Stella Beniaminova’s Stedley Art Foundation carries out projects that popularize, above all, the oeuvre of contemporary Ukrainian artists. Many of these projects have demonstrated their new works as well as the development of their art visions in the course of time. “Calendar of Inspiration Flashes,” a just-opened exhibit of Oleksandr Dubovyk, a “guru” of Ukrainian underground culture, is the master’s artistic breakthrough from the stagnation period into the future.
In the 1970s, the artists who did not adhere to the principles of figurative painting within the rigid framework of socialist realism went underground, displaying their works at secret sessions for a narrow circle of selected connoisseurs. They used Aesopian language, so popular at the time, in their theater and literature. This kind of artists could only show themselves in monumental art.

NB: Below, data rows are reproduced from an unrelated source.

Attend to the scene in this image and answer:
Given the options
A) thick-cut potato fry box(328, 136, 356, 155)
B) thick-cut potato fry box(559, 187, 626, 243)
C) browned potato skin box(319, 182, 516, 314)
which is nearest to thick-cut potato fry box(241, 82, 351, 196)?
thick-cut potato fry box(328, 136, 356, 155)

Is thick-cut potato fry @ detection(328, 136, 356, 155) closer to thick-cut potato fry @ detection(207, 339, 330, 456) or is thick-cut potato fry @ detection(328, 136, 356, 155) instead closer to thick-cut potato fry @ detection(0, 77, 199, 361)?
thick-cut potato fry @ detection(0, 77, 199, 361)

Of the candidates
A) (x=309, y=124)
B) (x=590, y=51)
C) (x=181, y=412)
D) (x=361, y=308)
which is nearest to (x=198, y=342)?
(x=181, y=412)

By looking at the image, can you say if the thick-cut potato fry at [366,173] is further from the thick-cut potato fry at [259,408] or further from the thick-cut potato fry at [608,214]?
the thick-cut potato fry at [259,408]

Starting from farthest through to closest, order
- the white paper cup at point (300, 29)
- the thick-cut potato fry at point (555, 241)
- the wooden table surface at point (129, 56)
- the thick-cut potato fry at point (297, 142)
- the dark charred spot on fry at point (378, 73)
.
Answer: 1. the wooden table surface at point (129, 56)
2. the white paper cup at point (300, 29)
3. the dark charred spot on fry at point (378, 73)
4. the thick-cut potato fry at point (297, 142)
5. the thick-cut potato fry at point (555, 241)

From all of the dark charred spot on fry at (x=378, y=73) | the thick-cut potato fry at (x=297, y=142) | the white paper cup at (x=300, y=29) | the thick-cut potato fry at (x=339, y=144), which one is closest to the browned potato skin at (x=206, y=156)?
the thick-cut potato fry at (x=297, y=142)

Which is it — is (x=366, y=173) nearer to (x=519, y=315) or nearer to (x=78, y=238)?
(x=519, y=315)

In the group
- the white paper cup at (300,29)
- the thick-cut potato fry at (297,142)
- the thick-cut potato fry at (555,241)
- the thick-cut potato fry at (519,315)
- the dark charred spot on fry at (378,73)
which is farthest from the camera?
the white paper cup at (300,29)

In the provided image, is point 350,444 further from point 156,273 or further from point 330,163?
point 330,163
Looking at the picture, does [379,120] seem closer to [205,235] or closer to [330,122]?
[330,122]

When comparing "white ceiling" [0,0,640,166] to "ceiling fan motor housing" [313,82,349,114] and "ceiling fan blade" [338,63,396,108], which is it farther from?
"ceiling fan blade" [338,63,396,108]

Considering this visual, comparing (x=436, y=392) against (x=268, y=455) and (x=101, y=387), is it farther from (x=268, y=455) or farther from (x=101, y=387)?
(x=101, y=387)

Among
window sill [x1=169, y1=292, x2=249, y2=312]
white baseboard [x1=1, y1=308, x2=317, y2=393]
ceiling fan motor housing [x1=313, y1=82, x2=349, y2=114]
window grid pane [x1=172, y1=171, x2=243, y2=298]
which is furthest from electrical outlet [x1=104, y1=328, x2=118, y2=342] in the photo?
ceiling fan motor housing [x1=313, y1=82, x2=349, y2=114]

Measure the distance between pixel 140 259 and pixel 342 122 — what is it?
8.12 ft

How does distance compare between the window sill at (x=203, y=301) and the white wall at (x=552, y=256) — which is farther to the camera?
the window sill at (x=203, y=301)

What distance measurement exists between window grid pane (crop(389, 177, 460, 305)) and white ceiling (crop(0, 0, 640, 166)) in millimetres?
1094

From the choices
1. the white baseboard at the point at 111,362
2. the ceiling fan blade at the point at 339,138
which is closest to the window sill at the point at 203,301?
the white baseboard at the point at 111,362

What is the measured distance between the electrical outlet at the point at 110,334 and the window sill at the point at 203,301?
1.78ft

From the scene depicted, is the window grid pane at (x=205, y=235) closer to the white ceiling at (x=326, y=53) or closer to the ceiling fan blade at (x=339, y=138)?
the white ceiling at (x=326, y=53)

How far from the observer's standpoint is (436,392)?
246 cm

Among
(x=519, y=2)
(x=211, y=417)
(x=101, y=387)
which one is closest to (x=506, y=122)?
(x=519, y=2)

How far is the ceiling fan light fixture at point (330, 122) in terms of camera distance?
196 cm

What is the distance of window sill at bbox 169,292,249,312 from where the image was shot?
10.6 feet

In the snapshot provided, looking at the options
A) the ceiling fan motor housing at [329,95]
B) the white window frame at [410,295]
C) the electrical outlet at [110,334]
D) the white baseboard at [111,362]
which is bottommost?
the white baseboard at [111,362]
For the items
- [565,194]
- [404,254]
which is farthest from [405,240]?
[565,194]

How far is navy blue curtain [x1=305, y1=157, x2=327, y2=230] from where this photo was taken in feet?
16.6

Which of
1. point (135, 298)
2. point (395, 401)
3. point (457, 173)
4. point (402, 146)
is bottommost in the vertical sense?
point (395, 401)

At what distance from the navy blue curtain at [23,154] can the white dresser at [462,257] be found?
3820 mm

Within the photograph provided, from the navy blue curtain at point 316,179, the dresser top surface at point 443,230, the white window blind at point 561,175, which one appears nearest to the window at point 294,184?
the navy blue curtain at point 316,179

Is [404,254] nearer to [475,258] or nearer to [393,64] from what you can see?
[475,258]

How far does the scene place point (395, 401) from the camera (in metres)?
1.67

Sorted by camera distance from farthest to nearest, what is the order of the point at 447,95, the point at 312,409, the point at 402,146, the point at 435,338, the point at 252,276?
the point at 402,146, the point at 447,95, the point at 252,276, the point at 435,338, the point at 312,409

“Life is a sum of instants,” Dubovyk said, unveiling the exhibit. “If something is interpreted as a flash of inspiration, this means that reality is spiritualized. And to view time as a bright event means to live!”
When you look at the exhibited works, you seem to be consulting a secret dictionary and relishing the artist’s freedom of self-expression. Unfortunately, the mosaic “Outer Space” made in the famous Hlukhiv has sunk into oblivion together with the ruined house. Nothing is known either about the breathtaking stained-glass windows “The Wind of Wanderings” – they were created in Feodosia, Crimea.
“In each of his works, Oleksandr Dubovyk carefully sets the correlation of horizontals and verticals, the communications of geometrical figures, fusions and disruptions inside the forms, and clashes between rhythms and rhymes,” exhibit curator Tetiana Voloshyna says. “What really matters for him in the art space are ideas and notions and the way they interact, triggering reciprocal conflicts and vibrations. We can say for sure that the fundamental difference between such notions as ‘idea’ and ‘ideology’ has become a world-view abyss that separates Dubovyk from the old-time artists who served the ‘Moloch’ of socialist realism.”